# [INSTRUCTIONS TO FOLLOW]
The expected answer is the full listing, repeated exactly and free of images.

# [DATA EXCERPT]
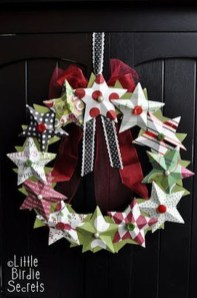 Awesome Christmas Wreath Decoration Ideas For Your Home 41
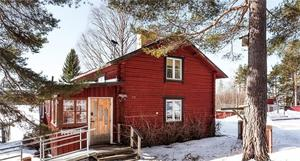 Timmerhus,  före detta bagarstuga, öppen spis, inglasat uterum med utsikt ner mot Kolningån. Foto: Fastighetsbryån Falun.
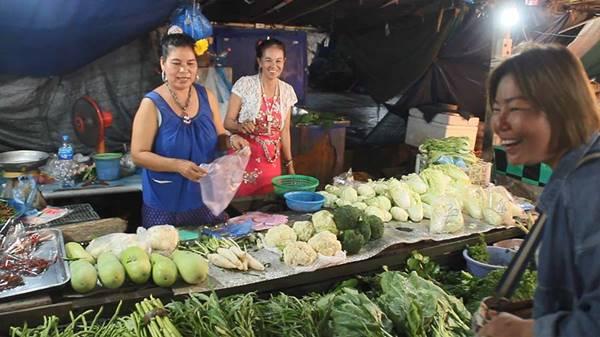 """พ่อค้า-เเม่ค้าร่วมใจ """"เเต่งชุดไทย"""" ขายของในตลาดเพื่อสร้างสีสรรค์ เเถมช่วยกระตุ้นยอดขายได้เป็นอย่างดี!!!"""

# [RESULT]
 Awesome Christmas Wreath Decoration Ideas For Your Home 41
 Timmerhus,  före detta bagarstuga, öppen spis, inglasat uterum med utsikt ner mot Kolningån. Foto: Fastighetsbryån Falun.
 """พ่อค้า-เเม่ค้าร่วมใจ """"เเต่งชุดไทย"""" ขายของในตลาดเพื่อสร้างสีสรรค์ เเถมช่วยกระตุ้นยอดขายได้เป็นอย่างดี!!!"""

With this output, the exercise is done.